START SOURCE EXTRACT

JD:      That’s the one you grew up on?

 Neg:   Yeah. 

 JD:      And it was dry like that…the hull was dry like that?

 Neg:   Awww yeah.  Didn’t leak a drop.  It might have been 40 years old.  And it might a been older than that…[?]   

 JD:      When ya’ll got over the canal, when ya’ll got over the levee I mean, ya’ll had things like…like you say…like it was on land so you didn’t have to worry about the wind, you didn’t have to worry about that campboat sinking for some reason, uh, there must have been some other things that ya’ll noticed that ya’ll liked about being on land.  Did ya’ll get electricity? 

 Neg:   Yeah.  It was a good while after we was there, though.   A good while after we was on the bank before they passed electric.  That’s why CLECO gripe and gripe and want to buy Teche [Teche Electric, this is a current issue with customers of Teche, and a vote is being requested].  But Teche was the only one that go anywhere and give you electricity.  So that why I’m still sticking with Teche, unless they…they was supposed to sell it, to CLECO.  But it’s CLECO that wanted that…but I don’t think they got it, yet.  I don’t believe. 

 JD:      So, Teche [Electrical Coopertive?] did a good thing for ya’ll.

 Neg:   Oh yeah.  That’s why I…all of us…mostly stuck with Teche. 

 JD:      When ya’ll were living…when ya’ll were living in the Canal, this canal, Myon’s Canal, is that what ya’ll called it?  Myon’s Canal?  What did ya’ll call it when ya’ll were there? 

 Neg:   I don’t know how it become [laughs] to be Myon’s Canal.  I guess because Myon lived there.  It was just a drainage canal that they used to have there, before they build the big levee.  For field drainage.  It was open, if you remember, all the way to the lake.  But, they had that…from the first canal, where we used to live in the back by the levee?  That lil levee, by the shad point, used to run all the way across there.  Aw yeah.  That was all closed in.  And Jesse [Daigle] decided that he was gone dig it open.  And he did too.  He cut it with a shovel, cut that lil levee.   And the water did the rest.  Sho did. 

 JD:      Um, but it was…the canal was known as Myon’s Canal to all of ya’ll who lived there?  Is that what it was called? 

 Neg:   Yeah, we lived there for a long time, I guess that’s why they decided…people decided to call it Myon’s Canal.

 JD:      Now, while ya’ll were living in the Canal, ya’ll were fishing of course?

END SOURCE EXTRACT

PROBLEM STATEMENT: Print the part of the interview above that runs from "JD:      When ya’ll got" up to and including "ya’ll get electricity?", word for word.

START LISTED RECORDS

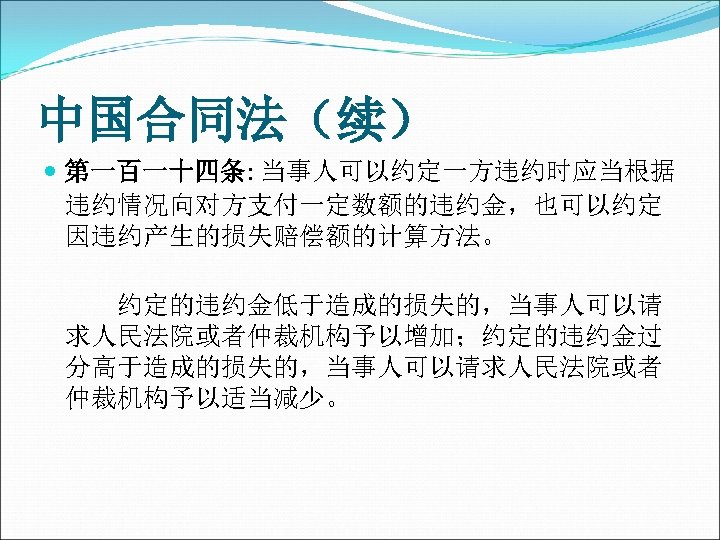 中国合同法（续）

第一百一十四条: 当事人可以约定一方违约时应当根据违约情况向对方支付一定数额的违约金，也可以约定因违约产生的损失赔偿额的计算方法。

约定的违约金低于造成的损失的，当事人可以请求人民法院或者仲裁机构予以增加；约定的违约金过分高于造成的损失的，当事人可以请求人民法院或者仲裁机构予以适当减少。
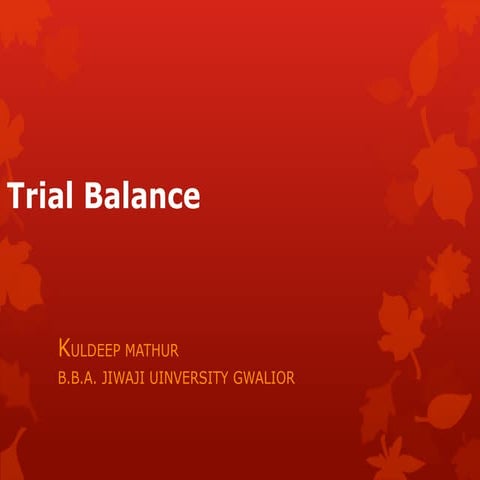 Trial Balance

KULDEEP MATHUR
B.B.A. JIWAJI UINVERSITY GWALIOR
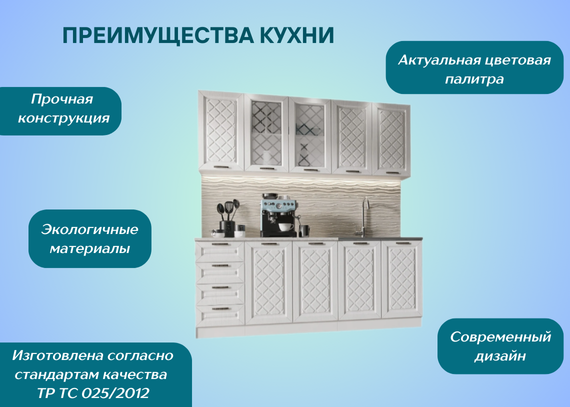 ПРЕИМУЩЕСТВА КУХНИ

Актуальная цветовая палитра

Прочная конструкция

Экологичные материалы

Современный дизайн

Изготовлена согласно стандартам качества ТР ТС 025/2012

END LISTED RECORDS

ANSWER SPACE:
JD:      When ya’ll got over the canal, when ya’ll got over the levee I mean, ya’ll had things like…like you say…like it was on land so you didn’t have to worry about the wind, you didn’t have to worry about that campboat sinking for some reason, uh, there must have been some other things that ya’ll noticed that ya’ll liked about being on land.  Did ya’ll get electricity?